Christie (county staff calling in) briefed the board that when levies were removed from accounts identified as single-wide mobile homes, some accounts also contained other personal property and were therefore misclassified for those two levies. Christie said staff identified an initial $498.81 and $1,247.04 shortfall on a small number of accounts and that a broader review of 126 accounts produced a combined estimate of $9,282.87 in levy revenue not collected for the year.
Staff proposed two possible responses. One would be a system upgrade to Bryte (the VAI software) that would add a separate real estate line for single-wide mobile homes at an estimated cost of $24,000; Christie advised the board not to pay that amount immediately and instead proposed that county staff make partial abatements next year to correct the levies for affected accounts. Staff also said the Bryte user group (counties that share the VAI product) might contribute to the upgrade cost if multiple counties decide to adopt the change.

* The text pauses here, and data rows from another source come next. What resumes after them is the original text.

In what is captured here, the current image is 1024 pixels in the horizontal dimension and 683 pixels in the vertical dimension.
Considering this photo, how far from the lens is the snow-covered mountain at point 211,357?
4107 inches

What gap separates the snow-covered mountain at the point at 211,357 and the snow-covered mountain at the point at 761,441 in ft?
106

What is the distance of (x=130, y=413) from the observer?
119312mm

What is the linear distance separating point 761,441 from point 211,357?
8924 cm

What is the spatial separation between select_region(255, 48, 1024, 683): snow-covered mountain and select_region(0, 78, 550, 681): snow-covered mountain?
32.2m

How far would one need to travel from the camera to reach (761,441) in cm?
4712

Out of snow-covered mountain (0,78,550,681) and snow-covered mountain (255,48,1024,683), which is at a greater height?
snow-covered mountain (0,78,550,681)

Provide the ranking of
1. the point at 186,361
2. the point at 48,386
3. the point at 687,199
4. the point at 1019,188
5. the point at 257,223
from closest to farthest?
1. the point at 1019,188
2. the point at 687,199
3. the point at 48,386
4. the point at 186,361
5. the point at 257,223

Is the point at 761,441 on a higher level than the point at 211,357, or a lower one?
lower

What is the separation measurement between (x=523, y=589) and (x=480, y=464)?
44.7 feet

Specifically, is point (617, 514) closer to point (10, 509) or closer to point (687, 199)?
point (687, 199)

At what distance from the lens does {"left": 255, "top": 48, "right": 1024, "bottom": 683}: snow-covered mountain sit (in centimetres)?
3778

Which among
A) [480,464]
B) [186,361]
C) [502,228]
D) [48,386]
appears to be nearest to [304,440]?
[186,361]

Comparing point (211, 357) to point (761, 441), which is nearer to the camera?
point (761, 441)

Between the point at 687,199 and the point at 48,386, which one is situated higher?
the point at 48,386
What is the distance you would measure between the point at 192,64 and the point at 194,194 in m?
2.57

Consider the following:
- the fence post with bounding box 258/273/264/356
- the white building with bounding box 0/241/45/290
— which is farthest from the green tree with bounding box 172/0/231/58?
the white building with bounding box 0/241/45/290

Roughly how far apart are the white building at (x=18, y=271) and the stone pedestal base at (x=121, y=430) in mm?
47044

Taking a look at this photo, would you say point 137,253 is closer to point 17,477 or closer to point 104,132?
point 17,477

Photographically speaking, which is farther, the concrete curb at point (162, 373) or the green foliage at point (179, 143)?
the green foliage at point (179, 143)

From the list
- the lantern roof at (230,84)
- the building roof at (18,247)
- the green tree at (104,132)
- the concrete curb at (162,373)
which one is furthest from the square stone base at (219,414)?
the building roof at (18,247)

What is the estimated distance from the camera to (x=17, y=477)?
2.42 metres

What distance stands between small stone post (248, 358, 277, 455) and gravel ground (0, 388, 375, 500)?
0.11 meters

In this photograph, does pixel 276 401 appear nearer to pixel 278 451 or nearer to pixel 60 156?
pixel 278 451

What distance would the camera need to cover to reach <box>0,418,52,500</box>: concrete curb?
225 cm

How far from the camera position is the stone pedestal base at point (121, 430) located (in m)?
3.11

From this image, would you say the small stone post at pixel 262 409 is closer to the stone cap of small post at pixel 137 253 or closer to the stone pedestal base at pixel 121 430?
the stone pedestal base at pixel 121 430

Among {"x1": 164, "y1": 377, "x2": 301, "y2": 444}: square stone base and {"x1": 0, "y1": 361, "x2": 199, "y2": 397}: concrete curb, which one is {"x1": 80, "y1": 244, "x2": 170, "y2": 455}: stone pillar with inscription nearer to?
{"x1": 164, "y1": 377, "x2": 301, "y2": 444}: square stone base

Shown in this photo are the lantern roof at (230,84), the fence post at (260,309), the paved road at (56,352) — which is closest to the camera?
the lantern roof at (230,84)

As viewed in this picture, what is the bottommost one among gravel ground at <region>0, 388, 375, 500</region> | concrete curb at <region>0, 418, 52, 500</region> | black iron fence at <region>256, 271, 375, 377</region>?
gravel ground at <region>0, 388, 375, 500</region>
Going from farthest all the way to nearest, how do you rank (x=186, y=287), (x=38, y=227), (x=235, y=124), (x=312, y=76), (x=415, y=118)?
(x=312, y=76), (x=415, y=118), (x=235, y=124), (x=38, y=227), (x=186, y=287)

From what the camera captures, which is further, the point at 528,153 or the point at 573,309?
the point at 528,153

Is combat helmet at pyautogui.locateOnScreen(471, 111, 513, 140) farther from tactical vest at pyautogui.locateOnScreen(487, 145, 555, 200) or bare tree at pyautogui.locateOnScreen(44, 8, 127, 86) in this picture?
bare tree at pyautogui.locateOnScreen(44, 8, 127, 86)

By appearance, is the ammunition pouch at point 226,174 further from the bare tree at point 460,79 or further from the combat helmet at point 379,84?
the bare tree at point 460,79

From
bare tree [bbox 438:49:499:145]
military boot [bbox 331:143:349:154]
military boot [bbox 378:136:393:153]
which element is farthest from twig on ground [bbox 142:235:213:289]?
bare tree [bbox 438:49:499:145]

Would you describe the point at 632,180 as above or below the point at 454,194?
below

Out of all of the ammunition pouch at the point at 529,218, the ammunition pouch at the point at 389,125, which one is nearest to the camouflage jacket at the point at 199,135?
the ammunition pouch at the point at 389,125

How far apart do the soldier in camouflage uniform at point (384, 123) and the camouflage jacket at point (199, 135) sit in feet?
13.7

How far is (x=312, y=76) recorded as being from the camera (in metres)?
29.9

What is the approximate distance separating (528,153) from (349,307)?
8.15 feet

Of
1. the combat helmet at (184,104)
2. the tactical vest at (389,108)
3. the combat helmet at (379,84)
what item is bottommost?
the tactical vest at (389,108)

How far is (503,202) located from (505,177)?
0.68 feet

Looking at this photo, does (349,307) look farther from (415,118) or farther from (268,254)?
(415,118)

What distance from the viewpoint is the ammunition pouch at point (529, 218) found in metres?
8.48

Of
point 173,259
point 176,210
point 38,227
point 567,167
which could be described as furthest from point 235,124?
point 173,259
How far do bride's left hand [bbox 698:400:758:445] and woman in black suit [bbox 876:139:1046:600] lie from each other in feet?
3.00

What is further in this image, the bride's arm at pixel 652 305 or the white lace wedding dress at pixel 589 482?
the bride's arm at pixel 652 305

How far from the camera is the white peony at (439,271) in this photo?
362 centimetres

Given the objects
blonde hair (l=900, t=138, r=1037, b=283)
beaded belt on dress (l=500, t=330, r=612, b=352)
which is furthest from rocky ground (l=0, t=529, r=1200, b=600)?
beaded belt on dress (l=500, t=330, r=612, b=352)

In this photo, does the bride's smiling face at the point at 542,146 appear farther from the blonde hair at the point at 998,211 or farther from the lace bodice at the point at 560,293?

Christie told supervisors that Bryte's staffing has recently changed: two long-time employees who handled many help-desk tickets are no longer available (one has died and another left), and the county does not yet know the vendor's long-term status or whether the owner will sell the product. Staff warned that if Bryte were to be discontinued, the county would need to budget for a new system, which could cost tens of thousands of dollars.
Christie said staff had chosen to remove only the fire and EMS levies from the affected accounts to avoid overcharging taxpayers while tax bills were being mailed. She clarified that all real-estate assessments still carried the correct levies; the discrepancy affected the additional fire/EMS levies on accounts where the mobile home was treated as personal property.
Next steps: staff will not proceed with the $24,000 upgrade immediately; instead, they plan to make targeted abatements next year and continue monitoring the vendor status and the user group's decisions about a shared upgrade.